GEZEIGTER TEXT:
---------------
Wien: Das rotgrüne Koalitionsabkommen und die Männer

Beim Lesen des rot-grünen Regierungsübereinkommens für Wien (PDF) kann man sehr schön erkennen, in welchen Kapiteln sich welche Partei stärker „einbringen” konnte.

Allein der Titel „Gemeinsame Wege für Wien” ist aus Männersicht schon ein Hohn.

Aber bevor es ans Krakelen geht, möchte ich doch die 1-2 positiven Punkte herausstreichen.

Weitere Schritte werden in Sachen Ausbau der Delogierungsprävention gesetzt, wobei verstärkt der Housing First-Ansatz verfolgt wird. Qualitätsstandards (z.B. ein rascher Zugang zu allen Stufen des Systems der Wiener Wohnungslosenhilfe) im Wohnungslosenbereich sind von größter Wichtigkeit, das Zielgruppenmanagement wird im Hinblick auf spezielle Angebote für Frauen, Familien und Männer sowie hinsichtlich der zu erwartenden Integrationspotenziale verfeinert und weiter entwickelt.

 

Mütter und Väter finden in der Stadt Wien eine Dienstgeberin, der die Vereinbarkeit von Beruf und Familie ein wichtiges Anliegen ist. Wir setzen auf flexible Arbeitszeitmodelle für Eltern. Ziel ist die weitere Steigerung der Inanspruchnahme der Väterkarenz. Die Einführung eines Papamonats, um mehr jungen Vätern zu ermöglichen, Zeit mit ihren Kindern zu verbringen, wird (nach budgetärem Ermessen) erwogen.
---------------
BEREITGESTELLTES MATERIAL:
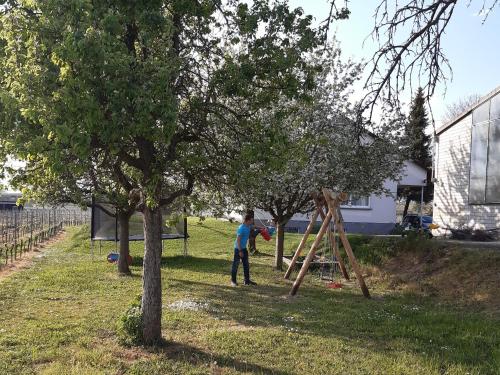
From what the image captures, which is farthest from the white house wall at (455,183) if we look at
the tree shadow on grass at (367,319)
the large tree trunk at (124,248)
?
---------------
ZIEL DER ÜBUNG: Welche Maßnahme wird laut dem Text zum Wiener Koalitionsabkommen nach budgetärem Ermessen erwogen?

SCHRIFTLICHE ANTWORT: Die Einführung eines Papamonats, damit mehr junge Väter Zeit mit ihren Kindern verbringen können.